Close to Home: A bad deal for dialysis patients in California

Senate Bill 349, a bill moving through the California Legislature, is a solution in search of a problem.|

I have been a nephrologist (kidney doctor), for nearly 20 years and am responsible for the care of 100 patients in Sonoma County with end-stage renal disease, or kidney failure. Patients on dialysis need to be hooked up to machines that replicate the function of the kidneys a minimum of three times a week for three or four hours at a time to filter toxins from their blood and fluid from their bodies. Without dialysis, they will die.

Senate Bill 349, a bill moving through the California Legislature, is a solution in search of a problem. Sponsored by the United Healthcare Workers union as part of a broader union organizing effort, the bill mandates one-size-fits-all staffing ratios for dialysis clinics. This bill is unnecessary, costly and would be dangerous for patients because it would reduce access to life-saving dialysis.

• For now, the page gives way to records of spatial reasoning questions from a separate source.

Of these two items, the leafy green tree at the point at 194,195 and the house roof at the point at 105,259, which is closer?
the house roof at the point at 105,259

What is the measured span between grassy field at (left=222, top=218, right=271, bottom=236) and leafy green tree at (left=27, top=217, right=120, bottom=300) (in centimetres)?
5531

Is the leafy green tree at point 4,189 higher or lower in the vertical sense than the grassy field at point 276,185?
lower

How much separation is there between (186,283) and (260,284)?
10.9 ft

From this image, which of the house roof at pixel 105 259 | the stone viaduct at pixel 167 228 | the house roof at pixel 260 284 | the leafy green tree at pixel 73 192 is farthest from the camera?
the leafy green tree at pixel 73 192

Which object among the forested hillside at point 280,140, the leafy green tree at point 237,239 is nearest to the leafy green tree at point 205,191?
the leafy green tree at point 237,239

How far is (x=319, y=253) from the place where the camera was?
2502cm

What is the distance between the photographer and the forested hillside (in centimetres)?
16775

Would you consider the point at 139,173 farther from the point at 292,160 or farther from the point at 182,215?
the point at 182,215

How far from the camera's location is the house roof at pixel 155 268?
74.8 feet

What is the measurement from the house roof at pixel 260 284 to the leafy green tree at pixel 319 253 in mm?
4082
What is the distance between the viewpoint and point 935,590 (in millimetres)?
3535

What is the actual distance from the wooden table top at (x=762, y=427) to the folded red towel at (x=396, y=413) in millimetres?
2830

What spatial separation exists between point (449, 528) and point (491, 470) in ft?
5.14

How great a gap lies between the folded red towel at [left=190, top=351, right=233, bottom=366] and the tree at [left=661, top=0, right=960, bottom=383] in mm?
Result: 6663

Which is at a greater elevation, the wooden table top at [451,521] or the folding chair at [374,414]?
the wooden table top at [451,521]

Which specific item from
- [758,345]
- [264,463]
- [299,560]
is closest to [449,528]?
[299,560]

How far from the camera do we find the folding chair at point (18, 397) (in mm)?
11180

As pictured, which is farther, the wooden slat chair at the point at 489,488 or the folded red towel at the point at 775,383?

The bill will be up in the Assembly Health Committee, which is chaired by Assemblyman Jim Wood, D-Healdsburg, on Tuesday. I urge him and his Sacramento colleagues to reject this bill.

If I thought staffing ratios were the solution to better care, I would support them. But SB 349 is dangerous for my patients and the more than 60,000 patients on dialysis in California.

SB 349 would jeopardize access to dialysis treatment. The bill's staffing mandates, combined with its mandatory 45-minute chair “time out” between treatments, would increase clinic costs, restrict available appointment times and saddle the state with higher health care system costs. Clinics unable to absorb the additional costs to hire more staff would have to respond by keeping the same staff but reducing the number of patients they see.

Patients in underserved communities, where dialysis clinics already struggle to keep their doors open, would be worst off because they'd be the first to close. Clinics there have high numbers of patients on Medi-Cal and Medicare, programs that don't cover the cost of treatment.

Patients unable to get appointments in clinics would end up dialyzing in hospital emergency rooms at significant cost to the state. Or they might skip appointments. Just one missed dialysis appointment increases patient mortality by 30 percent.

Demand for dialysis is increasing in California. Anything that restricts access is movement in the wrong direction.

There is no evidence that staffing ratios lead to better care. In fact, objective data from the federal Centers for Medicare & Medicaid Services, which regulate dialysis clinics nationwide, shows that California's clinics outperform clinics in other states, including states that already have mandated ratios. California is leading in both patient satisfaction and clinical quality scores.

The same data shows that California's standardized infection rate is lower than that of all states with staffing mandates, except for Oregon's with which it is tied.

So if California patients are highly satisfied with their caregivers and the clinics in which they receive their care, and if California's dialysis clinics provide better quality of care compared to other states, then why does SB 349 exist?

From my perspective as a physician whose concern is for patients, this bill is not about quality patient care. That's why SB 349 is opposed by many health care providers, including the Renal Physicians Association, American Nurses Association of California, California Association of Rural Health Clinics, California Hospital Association, Lupus Foundation of Southern California, California Dialysis Council and many others.

These groups all strongly support efforts to improve patient care. But SB 349 is dangerous and would backfire on patients by limiting access to the life-saving care they need.

Dr. Farid Osman has been a nephrologist for nearly 20 years and treats patients with end stage renal disease in Petaluma and Novato.